If you ever wanted your own Spitfire

Looking for a Merlin-powered 1943 Supermarine Spitfire IX with just 10 hours on it since a complete zero time restoration? Well, looks like one just popped up.

Photo credit: Darren Mottram: Aviation Spotters Online

Photo credit: Darren Mottram: Aviation Spotters Online

Photo credit: Darren Mottram: Aviation Spotters Online

Via Platinum Fighter Sales:

Built for the RAF, MH603 rolled off the Vickers-Armstrong production line in Castle Bromwich during the spring of 1943 and delivered to 39 MU (Maintenance Unit) on 15 October that same year. She then passed onto 405 RSU (Repair and Salvage Unit) at Croydon on 25 October 1943. The Spitfire commenced Operational Service with 331 (Norwegian) Squadron on 3 January 1944 and served operationally coded FNB (as she is marked today) and flown by Capt. Bjorn Bjornstad, then transferred to 274 Squadron and coded JJK on 2 June 1944 where she was flown by Warr Off O.S.G Baker. The Spitfire is noted as going to Fighter Leader’s School, FLS Millfield on 21 August 1944 and then to the Central Fighter Establishment (CFE) Tangmere on 1 June 1945. Following its operational service, the aircraft passed through a number of training and maintenance units.

Post war – In 1949, MH603 was sold to the South African Air Force and following retirement in 1955 passed on to South African Metal & Machinery Co, Salt River, Cape Town as scrap until the remains were recovered by the South African Air Force Museum and stored at Snake Valley.

During 1989, the Spitfire was recorded in the UK with Steve Atkins of Rye, Sussex and then with John Sykes of Oxford, UK. In 1993, the Spitfire was sold to Joe Scogna of Vintage Air, Yardley, PA, USA. During this period, the Spitfire was under restoration with Ray Middleton of Fort Collins, CO, USA until sold to Provenance Fighter Sales in 2008 and then on-sold to Pay’s Air Service of Scone, NSW, Australia in 2009.

Vintage Fighter Restorations (a division of Pay’s Air Service) Aviation completely disassembled the aircraft and has completed a 100 point restoration to the highest standard over an eleven year period.
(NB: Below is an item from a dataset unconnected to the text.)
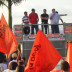 Reunião com Herminho em Mar Vermelho (15-09-2010)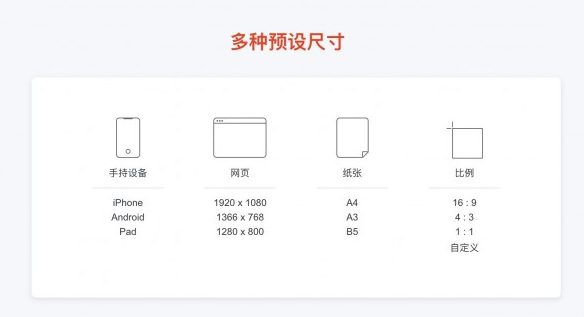 会议桌软件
All original British hardware has been utilized, along with many NOS (new old stock) components and the fitting of new wing spars. MH603 was placed on the Australian civil registry as VH-IXF on 28 July 2011 with her first post-restoration flight pending during 2021.

The Spitfire is available for immediate purchase with delivery upon completion of test flight program during the first quarter of 2022.

The asking? £3,500,000.

Prices have gone up just a bit from 1965.


Of note in the Spitfire’s description, its first pilot was an interesting character.

Bjørn Fredrik Bjørnstad was an 18-year-old high schooler at the start of WWII when the Germans invaded neutral Norway, but went off to fight with his father, a recalled reservist, and saw his pop fall in battle against the invader. Captured and escaped, young Bjorn made it to the West and by Feb. 1941 was in pilot training in Canada. Serving first in early model Spits with No. 129 Squadron RAF, he made his way to 331 Squadron– a unit staffed by Free Norwegian forces– and finished the conflict flying buzz-bomb busting Hawker Tempests with No. 80 Squadron RAF. During the war, he was credited with 5.5 kills, an ace, and earned both the British DFC and the Norwegian St. Olavs Medal (w oak). 

Post-war, he flew for DNL and SAS. Retiring in the Lillehammer area, he passed in 2013 at age 91. Insert the quote about hard times and tough men.

Bjørnstad. One of just 19 Norwegian fighter aces and one of just 13 that survived WWII.